## [AVAILABLE DATA]
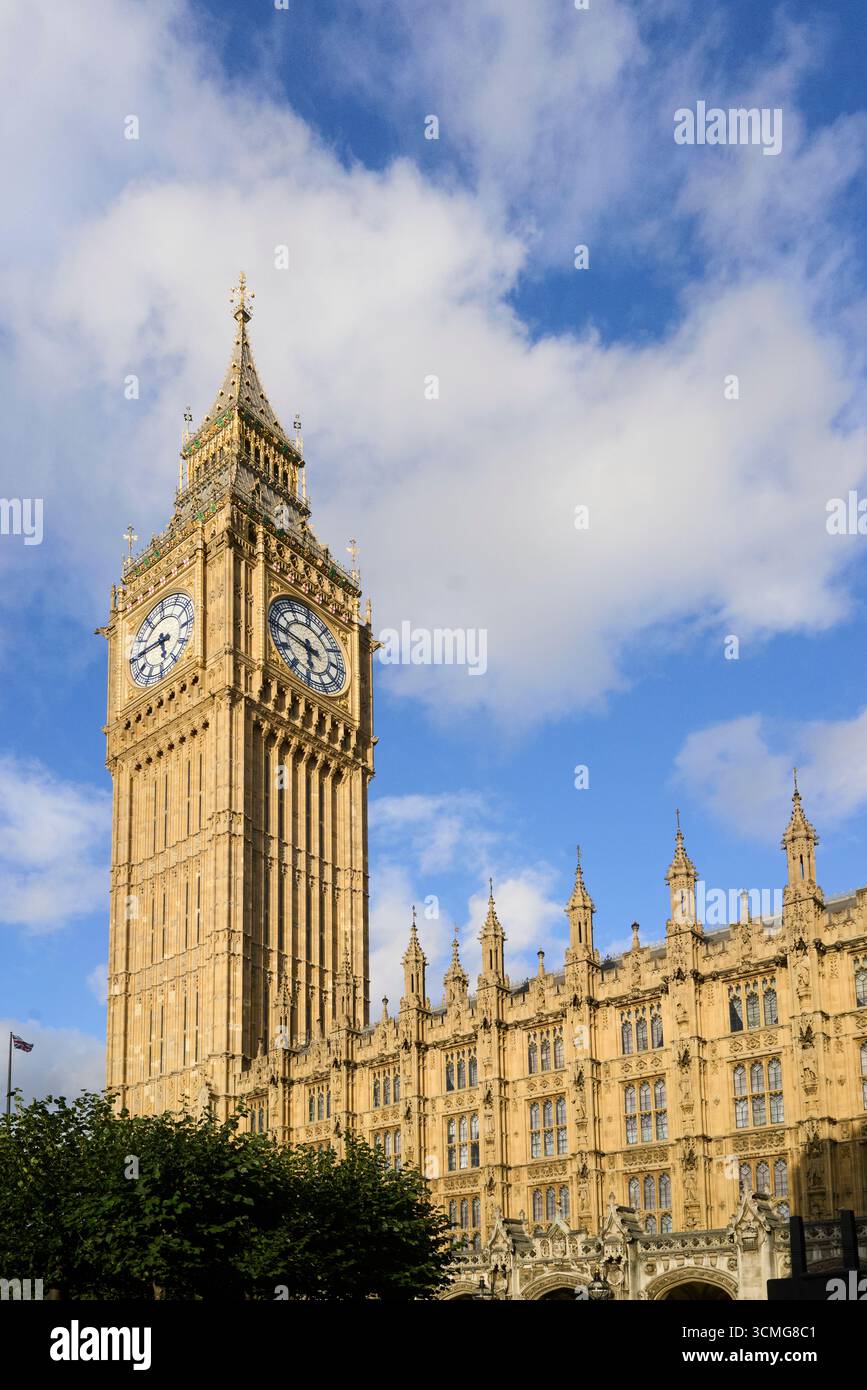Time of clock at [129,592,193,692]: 5:45
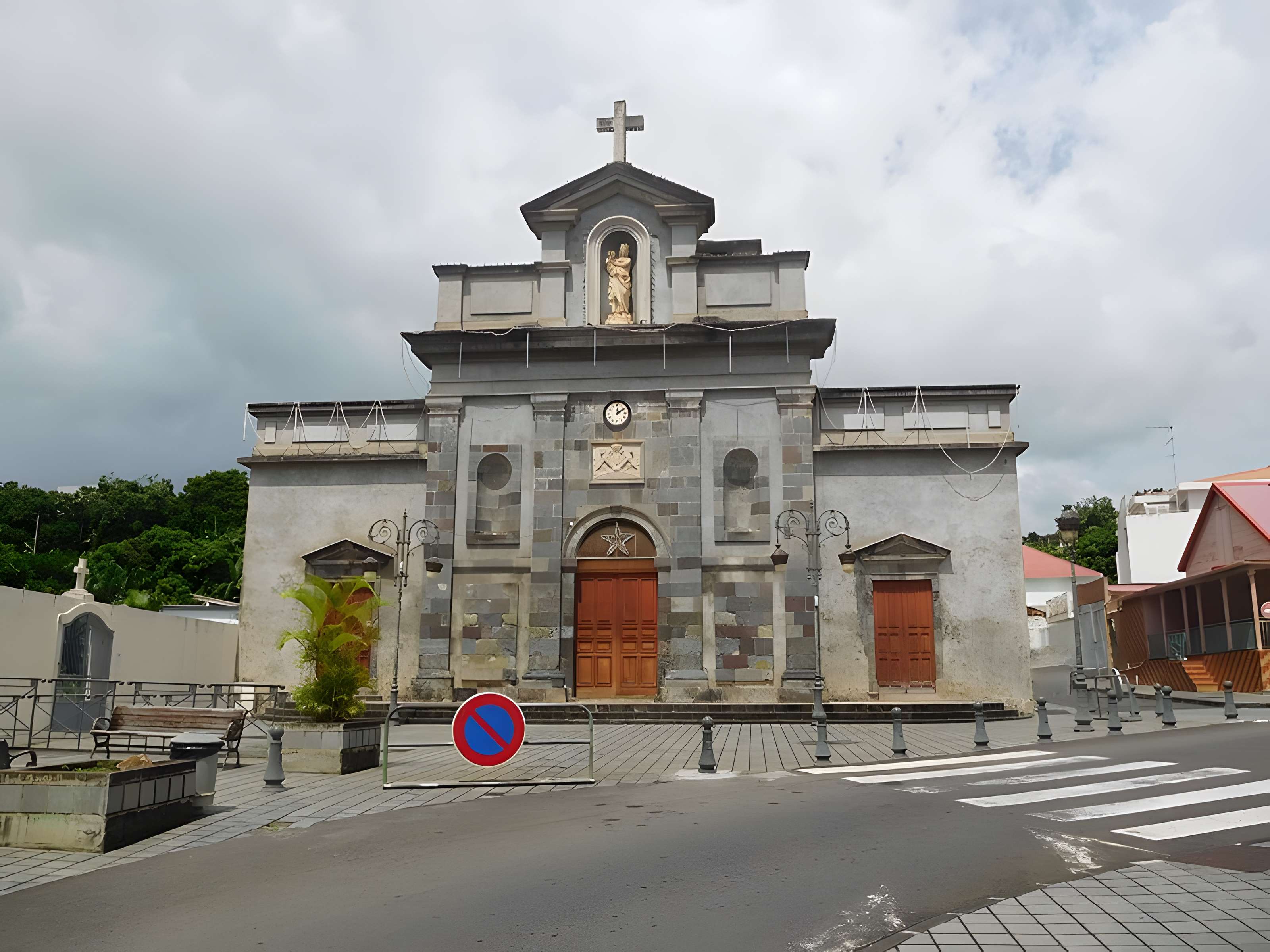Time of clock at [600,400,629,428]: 12:09
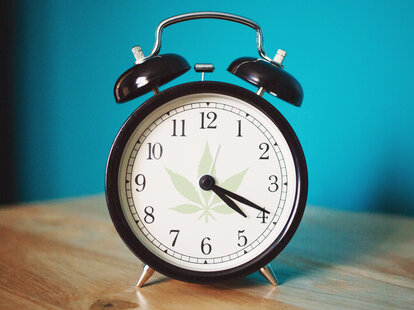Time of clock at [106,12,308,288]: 4:19
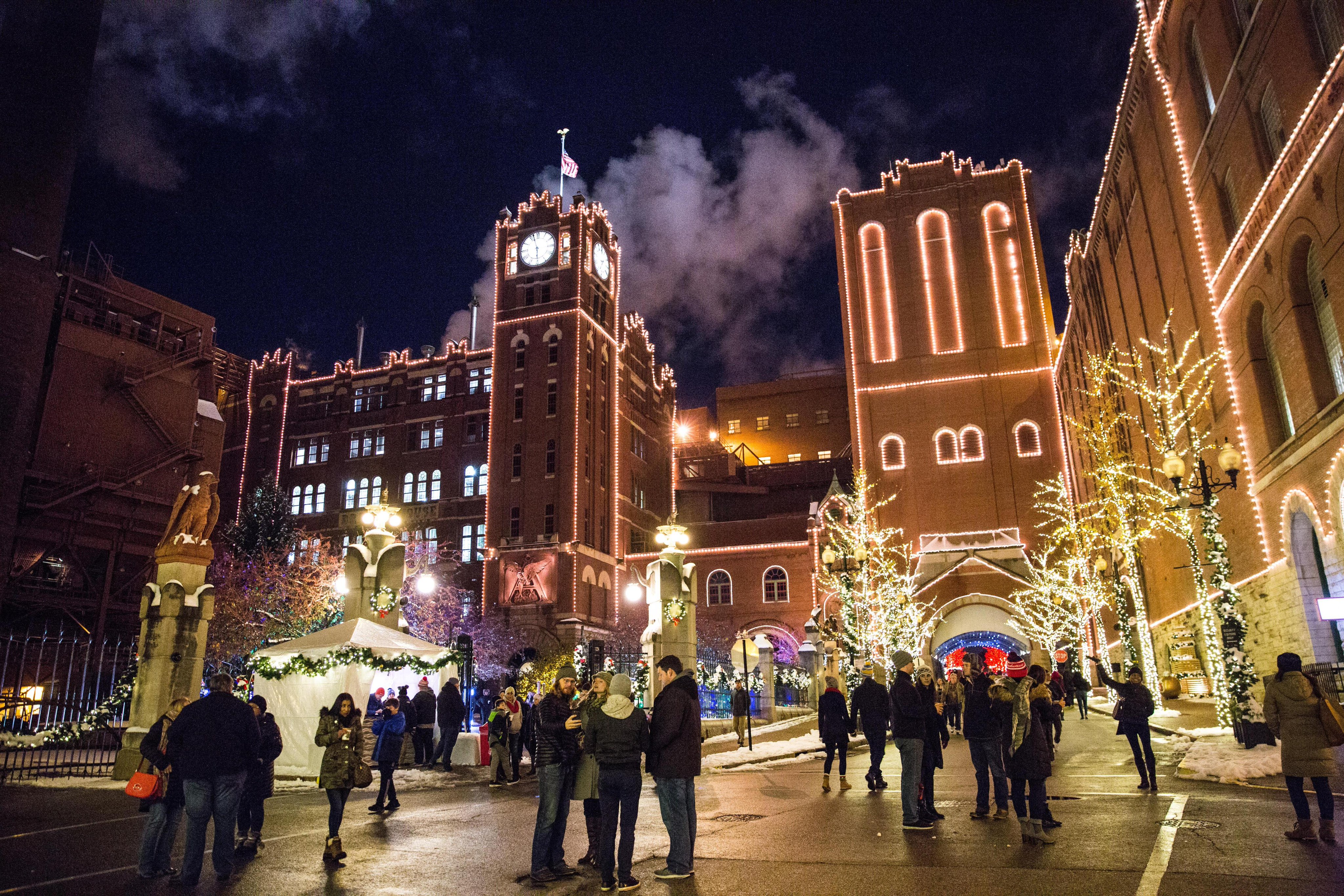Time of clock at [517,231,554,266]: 5:57
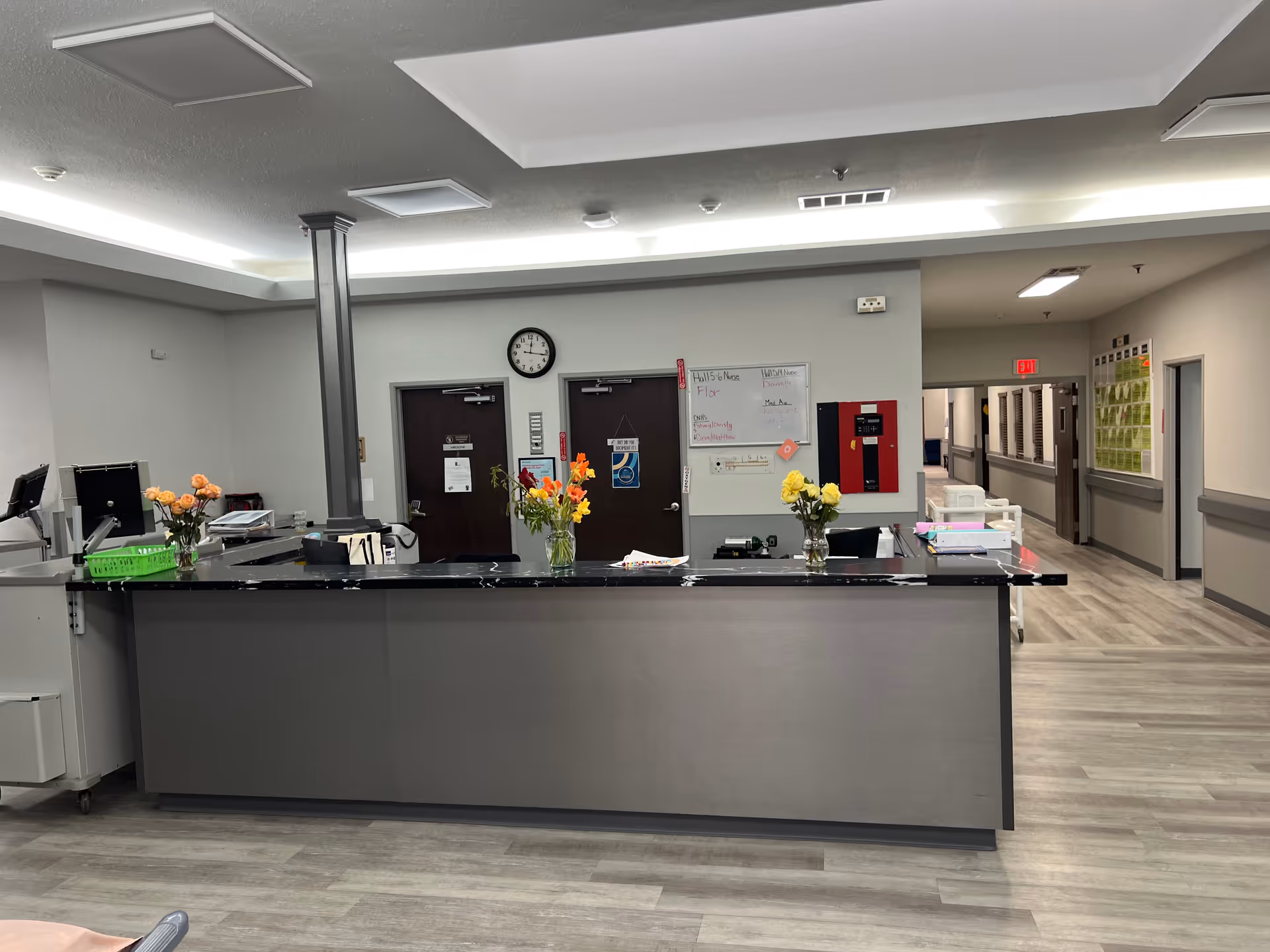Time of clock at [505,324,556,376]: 12:16
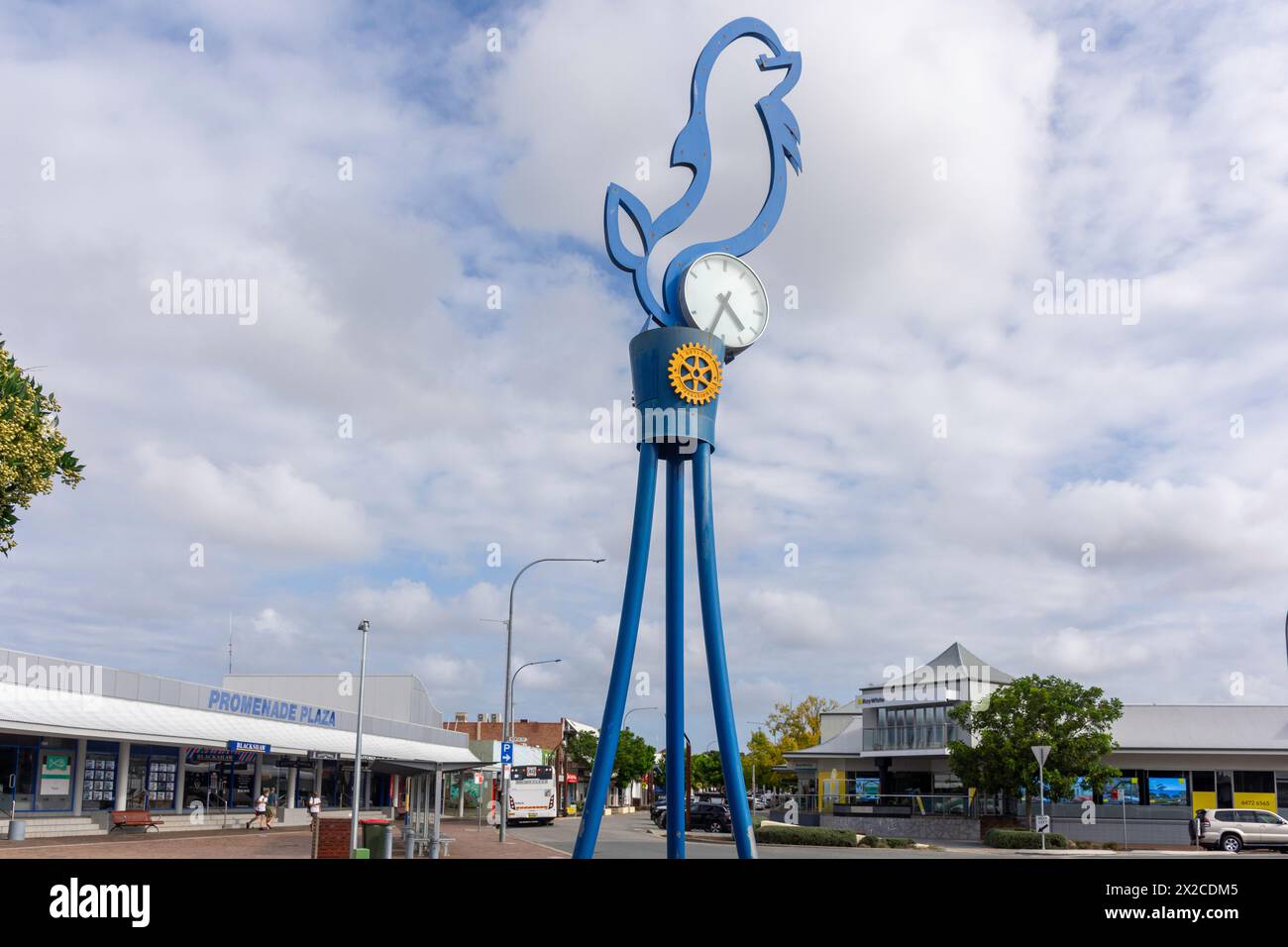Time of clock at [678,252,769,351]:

## [AIM]
Please write out every one of the items above word for word, without the pictures.

## [FULL OUTPUT]
Time of clock at [129,592,193,692]: 5:45
Time of clock at [600,400,629,428]: 12:09
Time of clock at [106,12,308,288]: 4:19
Time of clock at [517,231,554,266]: 5:57
Time of clock at [505,324,556,376]: 12:16
Time of clock at [678,252,769,351]:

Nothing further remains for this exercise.